How long have you been a member of PDA?
I have been a member of PDA for 10 years. I really wanted to join after visiting several PDA shows at Buxton and talking to the inspirational artists there.
What’s the greatest benefit of being a PDA member?
Being part of such a varied and lively group of creative people, sharing ideas and supporting each other in our work. I value the sense of companionship knowing that we are all engaged in creating and making, rather than feeling isolated working alone. And there are great opportunities for buying individual pieces of work too.
What / who inspires you? Is there anyone specific that inspires you – either from the arts world, or on a personal level?
My inspiration comes from the countryside. During my walks in the fields around our garden, I make sketches of wildflowers and trees as they change through the seasons. I often return with an interesting assortment of plant material, which might be twigs, berries, ears of corn, seedheads, whatever appeals to me. When I am searching for something in particular for a commission I am also known as a raider of local gardens – mostly with permission!

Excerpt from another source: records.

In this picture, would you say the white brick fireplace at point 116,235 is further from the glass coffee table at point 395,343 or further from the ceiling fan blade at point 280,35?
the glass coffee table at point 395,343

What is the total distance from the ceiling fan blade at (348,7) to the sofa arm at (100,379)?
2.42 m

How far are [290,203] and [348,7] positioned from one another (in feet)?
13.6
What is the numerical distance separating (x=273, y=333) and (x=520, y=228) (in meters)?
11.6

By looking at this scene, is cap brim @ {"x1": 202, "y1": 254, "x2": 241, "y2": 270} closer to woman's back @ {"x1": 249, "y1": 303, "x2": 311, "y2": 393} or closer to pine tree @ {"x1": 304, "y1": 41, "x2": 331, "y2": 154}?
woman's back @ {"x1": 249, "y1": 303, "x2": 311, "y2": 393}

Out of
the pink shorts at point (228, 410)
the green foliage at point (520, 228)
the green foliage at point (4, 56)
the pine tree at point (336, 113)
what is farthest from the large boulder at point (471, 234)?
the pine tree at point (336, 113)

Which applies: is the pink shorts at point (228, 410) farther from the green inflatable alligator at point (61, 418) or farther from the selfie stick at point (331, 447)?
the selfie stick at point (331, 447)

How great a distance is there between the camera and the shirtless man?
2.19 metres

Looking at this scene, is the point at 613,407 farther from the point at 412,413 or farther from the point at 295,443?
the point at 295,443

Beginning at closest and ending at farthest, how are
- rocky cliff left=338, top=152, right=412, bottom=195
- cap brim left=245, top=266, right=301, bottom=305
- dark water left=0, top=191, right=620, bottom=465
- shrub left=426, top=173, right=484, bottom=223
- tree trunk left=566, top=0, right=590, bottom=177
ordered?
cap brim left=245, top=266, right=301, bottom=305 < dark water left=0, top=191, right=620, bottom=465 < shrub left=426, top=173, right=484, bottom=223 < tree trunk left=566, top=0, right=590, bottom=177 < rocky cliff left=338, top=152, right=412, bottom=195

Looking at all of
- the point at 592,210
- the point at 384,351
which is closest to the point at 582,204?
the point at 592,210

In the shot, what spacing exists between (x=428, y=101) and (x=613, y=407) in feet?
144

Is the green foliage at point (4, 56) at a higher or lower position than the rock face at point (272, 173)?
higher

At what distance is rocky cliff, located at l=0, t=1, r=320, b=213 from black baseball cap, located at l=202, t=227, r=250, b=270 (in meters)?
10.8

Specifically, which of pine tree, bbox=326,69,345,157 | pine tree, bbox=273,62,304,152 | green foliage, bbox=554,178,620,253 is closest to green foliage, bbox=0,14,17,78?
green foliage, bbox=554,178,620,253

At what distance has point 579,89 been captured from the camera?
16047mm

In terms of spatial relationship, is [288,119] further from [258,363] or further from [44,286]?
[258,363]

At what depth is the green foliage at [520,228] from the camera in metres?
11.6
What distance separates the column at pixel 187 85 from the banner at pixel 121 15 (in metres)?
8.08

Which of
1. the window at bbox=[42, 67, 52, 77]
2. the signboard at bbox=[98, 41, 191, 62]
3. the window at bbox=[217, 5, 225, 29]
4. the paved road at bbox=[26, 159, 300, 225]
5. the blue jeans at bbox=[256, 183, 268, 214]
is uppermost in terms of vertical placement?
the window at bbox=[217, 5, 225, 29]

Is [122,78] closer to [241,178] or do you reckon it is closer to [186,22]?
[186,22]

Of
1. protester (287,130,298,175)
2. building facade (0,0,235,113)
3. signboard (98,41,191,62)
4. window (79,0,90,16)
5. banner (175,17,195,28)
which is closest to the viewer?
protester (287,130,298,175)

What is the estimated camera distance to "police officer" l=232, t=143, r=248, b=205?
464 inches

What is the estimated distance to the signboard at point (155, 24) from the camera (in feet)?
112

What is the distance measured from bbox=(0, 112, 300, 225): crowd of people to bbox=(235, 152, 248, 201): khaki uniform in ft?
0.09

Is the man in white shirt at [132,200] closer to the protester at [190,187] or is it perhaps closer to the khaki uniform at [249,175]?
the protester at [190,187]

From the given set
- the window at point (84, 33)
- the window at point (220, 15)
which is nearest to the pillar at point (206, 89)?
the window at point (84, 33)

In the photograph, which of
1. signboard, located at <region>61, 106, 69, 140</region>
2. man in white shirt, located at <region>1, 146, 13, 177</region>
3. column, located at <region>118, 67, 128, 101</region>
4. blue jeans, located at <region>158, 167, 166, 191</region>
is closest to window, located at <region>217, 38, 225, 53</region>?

What’s your typical working environment?
I draw and paint in my studio at home overlooking our garden and the fields and brook beyond. I always work from living plants so my two desks are filled with jars containing flowers related to the work in hand or dried specimens for future inspiration. It’s not a very tidy environment but there are places for everything! These include two bookcases, a large hamper and two little filing cabinets. My favourite storage item is one I bought with my first illustration fee - a hand painted cupboard with nine doors – and I’m never sure what is behind each one.
Do you have a favourite or defining moment during your career as an artist? Can you describe it?
I think it was the excitement of working on my first illustration job while I was still teaching. I had to draw items from the Devonshire Collection at Chatsworth for an educational book. It was fascinating being allowed to wander around the house when it was closed to visitors, drawing such diverse items as the silver chandelier, the Canova lions and the colossal marble foot. But my biggest commission is the most recent. It’s for The Woodland Trust’s new tree identification app that I’ve been working on daily for the past three months. All this time researching and painting 3 images for each of 76 trees and I’ve finally finished. So I’m out of the woods now.